Ewen James P, Gattinoni Chiara, Thakkar Foram M, Morgan Neal, Spikes Hugh A, Dini Daniele
Department of Mechanical Engineering, Imperial College London, South Kensington Campus, Exhibition Road, London SW7 2AZ, UK.
Shell India Markets Private Limited, 8B RMZ Centennial Building, Kundanahalli Main Road, Bangalore 560048, India.
Materials (Basel). 2016 Aug 2;9(8):651. doi: 10.3390/ma9080651.
For the successful development and application of lubricants, a full understanding of their complex nanoscale behavior under a wide range of external conditions is required, but this is difficult to obtain experimentally. Nonequilibrium molecular dynamics (NEMD) simulations can be used to yield unique insights into the atomic-scale structure and friction of lubricants and additives; however, the accuracy of the results depend on the chosen force-field. In this study, we demonstrate that the use of an accurate, all-atom force-field is critical in order to; (i) accurately predict important properties of long-chain, linear molecules; and (ii) reproduce experimental friction behavior of multi-component tribological systems. In particular, we focus on -hexadecane, an important model lubricant with a wide range of industrial applications. Moreover, simulating conditions common in tribological systems, i.e., high temperatures and pressures (HTHP), allows the limits of the selected force-fields to be tested. In the first section, a large number of united-atom and all-atom force-fields are benchmarked in terms of their density and viscosity prediction accuracy of -hexadecane using equilibrium molecular dynamics (EMD) simulations at ambient and HTHP conditions. Whilst united-atom force-fields accurately reproduce experimental density, the viscosity is significantly under-predicted compared to all-atom force-fields and experiments. Moreover, some all-atom force-fields yield elevated melting points, leading to significant overestimation of both the density and viscosity. In the second section, the most accurate united-atom and all-atom force-field are compared in confined NEMD simulations which probe the structure and friction of stearic acid adsorbed on iron oxide and separated by a thin layer of -hexadecane. The united-atom force-field provides an accurate representation of the structure of the confined stearic acid film; however, friction coefficients are consistently under-predicted and the friction-coverage and friction-velocity behavior deviates from that observed using all-atom force-fields and experimentally. This has important implications regarding force-field selection for NEMD simulations of systems containing long-chain, linear molecules; specifically, it is recommended that accurate all-atom potentials, such as L-OPLS-AA, are employed.

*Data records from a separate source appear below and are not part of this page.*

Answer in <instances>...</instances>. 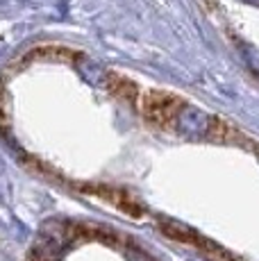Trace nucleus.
Listing matches in <instances>:
<instances>
[{
    "mask_svg": "<svg viewBox=\"0 0 259 261\" xmlns=\"http://www.w3.org/2000/svg\"><path fill=\"white\" fill-rule=\"evenodd\" d=\"M187 107L182 98L168 93V91H159V89H150L143 93L141 98V114L155 127H173L180 118L182 109Z\"/></svg>",
    "mask_w": 259,
    "mask_h": 261,
    "instance_id": "obj_1",
    "label": "nucleus"
},
{
    "mask_svg": "<svg viewBox=\"0 0 259 261\" xmlns=\"http://www.w3.org/2000/svg\"><path fill=\"white\" fill-rule=\"evenodd\" d=\"M205 137L214 143H227V145H239V148H248L255 150L257 143L252 141L250 137H246L243 132H239L232 123H225V120L209 116V125H207V134Z\"/></svg>",
    "mask_w": 259,
    "mask_h": 261,
    "instance_id": "obj_2",
    "label": "nucleus"
},
{
    "mask_svg": "<svg viewBox=\"0 0 259 261\" xmlns=\"http://www.w3.org/2000/svg\"><path fill=\"white\" fill-rule=\"evenodd\" d=\"M87 193H93L102 200H109L114 207H118L123 214L132 216V218H141L143 216V207L132 198V195L123 193L121 189H114V187H105V184H89V187H80Z\"/></svg>",
    "mask_w": 259,
    "mask_h": 261,
    "instance_id": "obj_3",
    "label": "nucleus"
},
{
    "mask_svg": "<svg viewBox=\"0 0 259 261\" xmlns=\"http://www.w3.org/2000/svg\"><path fill=\"white\" fill-rule=\"evenodd\" d=\"M25 59H41V62H59V64H77L84 62V53H80L75 48L66 46H39L32 48L25 55Z\"/></svg>",
    "mask_w": 259,
    "mask_h": 261,
    "instance_id": "obj_4",
    "label": "nucleus"
},
{
    "mask_svg": "<svg viewBox=\"0 0 259 261\" xmlns=\"http://www.w3.org/2000/svg\"><path fill=\"white\" fill-rule=\"evenodd\" d=\"M105 87L109 89V93L114 95L116 100L134 107L137 105V98H139V89L132 80H127L125 75L121 73H107V80H105Z\"/></svg>",
    "mask_w": 259,
    "mask_h": 261,
    "instance_id": "obj_5",
    "label": "nucleus"
},
{
    "mask_svg": "<svg viewBox=\"0 0 259 261\" xmlns=\"http://www.w3.org/2000/svg\"><path fill=\"white\" fill-rule=\"evenodd\" d=\"M9 123V98L5 93V89L0 87V125Z\"/></svg>",
    "mask_w": 259,
    "mask_h": 261,
    "instance_id": "obj_6",
    "label": "nucleus"
}]
</instances>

为了成功开发和应用润滑剂,需要全面了解其在各种外部条件下复杂的纳米级行为,但这很难通过实验获得。非平衡分子动力学(NEMD)模拟可用于深入了解润滑剂和添加剂的原子尺度结构及摩擦;然而,结果的准确性取决于所选的力场。在本研究中,我们证明使用准确的全原子力场对于:(i)准确预测长链线性分子的重要性质;以及(ii)重现多组分摩擦学系统的实验摩擦行为至关重要。特别是,我们聚焦于十六烷,一种具有广泛工业应用的重要模型润滑剂。此外,模拟摩擦学系统中常见的条件,即高温高压(HTHP),可以测试所选力场的极限。在第一部分中,使用平衡分子动力学(EMD)模拟在环境条件和高温高压条件下,根据十六烷的密度和粘度预测准确性对大量联合原子力场和全原子力场进行了基准测试。虽然联合原子力场能准确重现实验密度,但与全原子力场和实验相比,粘度被显著低估。此外,一些全原子力场给出的熔点升高,导致密度和粘度都被严重高估。在第二部分中,在受限NEMD模拟中比较了最准确的联合原子力场和全原子力场,该模拟探究了吸附在氧化铁上并被一薄层十六烷隔开的硬脂酸的结构和摩擦。联合原子力场能准确表示受限硬脂酸膜的结构;然而,摩擦系数一直被低估,且摩擦覆盖率和摩擦速度行为与使用全原子力场观察到的以及实验结果不同。这对于包含长链线性分子的系统的NEMD模拟中力场的选择具有重要意义;具体而言,建议使用准确的全原子势,如L - OPLS - AA。